[Page text]

In the past systems have more impact of performance, still does but ISystems should be quite efficient.
Before there was also a limitation for number of parameters in Entities.ForEach()
TL;DR you should aim for less systems (and jobs also) but don't be afraid of creating one if you need/want
you can always come back later and fix performance
The unsatisfying answer is likely that It Depends ™️ .
The advantages of packing lots of jobs into a single system is a) less per-system overhead (not a huge issue unless you have 100s/1000s of systems), and b) finer-grained control over which jobs run in parallel with each other.
Component dependency tracking per system is done at a very coarse level; all jobs schedule by a system are combined into a single JobHandle, and that job handle is associated with all types accessed by the system. So, if SystemA schedules 10 jobs that write to 10 different components, and SystemB wants to schedule a job that reads from one of those components, the dependency system will conclude that SystemB's job will have to wait for all of SystemA's jobs to complete before it can run. If SystemB's job were moved into SystemA, it could set its input dependency to be the exact set of job handle(s) it actually relies on.

[Problem requirements]
Decide whether each statement below agrees with the text above on systems and jobs. Answer yes or no for each, and quote the deciding words from the text.
1. Packing many jobs into a single system lowers per-system overhead.
2. Component dependency tracking per system is done at a fine-grained level.
3. Per-system overhead is a major concern even when there are only a few systems.

[Excerpted data]
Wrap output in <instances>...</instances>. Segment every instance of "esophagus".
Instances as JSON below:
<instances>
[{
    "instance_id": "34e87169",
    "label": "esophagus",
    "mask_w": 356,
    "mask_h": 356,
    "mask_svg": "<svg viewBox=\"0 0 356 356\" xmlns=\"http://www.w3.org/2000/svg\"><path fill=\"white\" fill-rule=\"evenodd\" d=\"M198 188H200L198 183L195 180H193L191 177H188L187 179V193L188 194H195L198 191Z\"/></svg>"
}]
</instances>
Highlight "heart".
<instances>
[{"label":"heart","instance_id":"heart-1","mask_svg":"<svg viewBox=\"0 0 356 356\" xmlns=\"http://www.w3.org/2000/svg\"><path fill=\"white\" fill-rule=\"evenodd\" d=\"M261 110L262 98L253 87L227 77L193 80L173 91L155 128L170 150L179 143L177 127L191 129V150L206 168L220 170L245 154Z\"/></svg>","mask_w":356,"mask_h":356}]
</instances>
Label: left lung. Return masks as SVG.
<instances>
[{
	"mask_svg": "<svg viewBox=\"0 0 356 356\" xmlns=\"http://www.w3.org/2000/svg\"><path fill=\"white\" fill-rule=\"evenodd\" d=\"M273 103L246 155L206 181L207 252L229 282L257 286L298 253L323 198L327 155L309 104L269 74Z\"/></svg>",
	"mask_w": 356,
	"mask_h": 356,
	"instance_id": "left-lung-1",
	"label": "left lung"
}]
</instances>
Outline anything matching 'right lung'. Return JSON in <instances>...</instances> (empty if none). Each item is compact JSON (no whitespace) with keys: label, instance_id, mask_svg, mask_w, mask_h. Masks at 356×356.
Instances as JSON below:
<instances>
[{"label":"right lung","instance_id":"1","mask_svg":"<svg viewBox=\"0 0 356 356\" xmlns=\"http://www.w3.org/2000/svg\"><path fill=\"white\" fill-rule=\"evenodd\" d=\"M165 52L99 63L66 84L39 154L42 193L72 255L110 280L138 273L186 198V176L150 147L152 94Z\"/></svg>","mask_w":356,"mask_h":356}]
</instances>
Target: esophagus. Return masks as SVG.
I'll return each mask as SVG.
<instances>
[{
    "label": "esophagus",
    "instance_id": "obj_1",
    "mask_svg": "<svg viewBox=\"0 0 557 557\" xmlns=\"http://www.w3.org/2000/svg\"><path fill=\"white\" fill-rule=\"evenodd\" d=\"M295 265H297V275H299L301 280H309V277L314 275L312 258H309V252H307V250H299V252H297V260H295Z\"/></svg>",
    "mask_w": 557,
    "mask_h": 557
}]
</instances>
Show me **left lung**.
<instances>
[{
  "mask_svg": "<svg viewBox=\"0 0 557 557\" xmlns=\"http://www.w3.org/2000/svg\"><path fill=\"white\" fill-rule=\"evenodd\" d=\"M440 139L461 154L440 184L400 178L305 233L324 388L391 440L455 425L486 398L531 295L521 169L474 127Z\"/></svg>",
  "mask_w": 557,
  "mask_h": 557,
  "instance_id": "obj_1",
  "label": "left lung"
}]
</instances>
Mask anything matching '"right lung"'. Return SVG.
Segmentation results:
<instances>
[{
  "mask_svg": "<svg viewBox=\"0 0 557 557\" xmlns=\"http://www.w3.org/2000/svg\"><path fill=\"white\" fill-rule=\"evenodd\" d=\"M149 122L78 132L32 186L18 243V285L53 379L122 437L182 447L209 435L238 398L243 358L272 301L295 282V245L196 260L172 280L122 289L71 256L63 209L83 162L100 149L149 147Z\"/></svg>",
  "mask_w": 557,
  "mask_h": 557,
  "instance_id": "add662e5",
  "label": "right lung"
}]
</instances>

[Result for this exercise]
1. Yes: "The advantages of packing lots of jobs into a single system is a) less per-system overhead"
2. No: "Component dependency tracking per system is done at a very coarse level"
3. No: "not a huge issue unless you have 100s/1000s of systems"